Quadratic integer ring with universal side divisor?

In complex quadratic fields there are only finitely many such USDs, since they contain at most 6 units. For example, $1+2i$ is a USD in $R = {\mathbb Z}[i]$ since the residue classes of $R/(1+2i)$ are represented by 0 and the units $\pm 1$, $\pm i$.

In ${\mathbb Z}[\sqrt{2}]$ there are probably infinitely many USDs since a prime element modulo which $\varepsilon = 1 + \sqrt{2}$ is a primitive root is such a divisor.

If you're looking for a less stupid name consider calling them elements of Euclidean length 1 and look into the papers of Motzkin for an explanation.

What has really helped me understand universal side divisors are these two examples in $\mathbb{Z}$: 2 and 3. The units of $\mathbb{Z}$ are $-1$ and 1. Obviously all even numbers are multiples of 2. As for odd numbers, you just add $-1$ or 1 (either one) and bam, you got an even number. To get a multiple of 3 from a number that's not already a multiple of 3 you add $-1$ or 1 (only one or the other will work).

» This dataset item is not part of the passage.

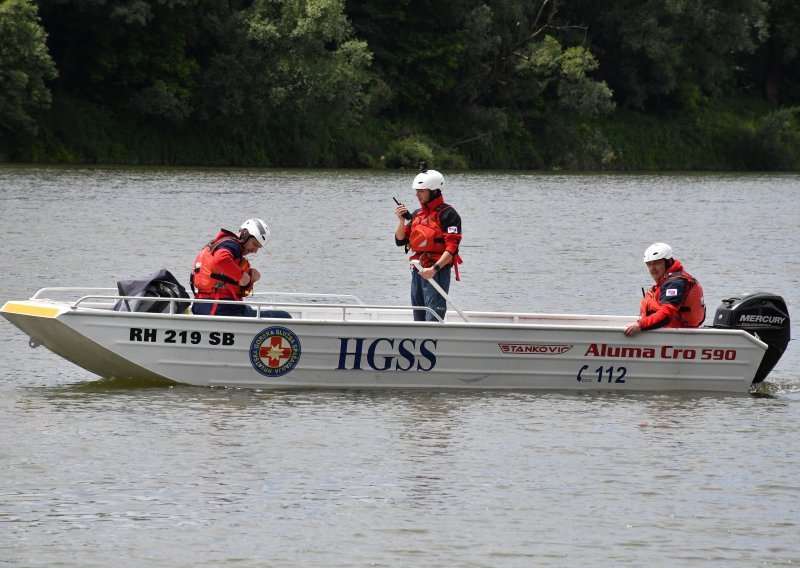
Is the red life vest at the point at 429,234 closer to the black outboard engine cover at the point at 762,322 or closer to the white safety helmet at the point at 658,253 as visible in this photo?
the white safety helmet at the point at 658,253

In $\mathbb{Z}[i]$ we have two more units to keep in mind, $i$ and $-i$. We also have to look at norms. Every number with an even norm is divisible by $1 + i$ (which itself has 2 for a norm). If a number has an odd norm, all you have to do is add $i$, $-1$, $-i$ or 1 (any of these) to get a number with an even norm, which is therefore divisible by $1 + i$.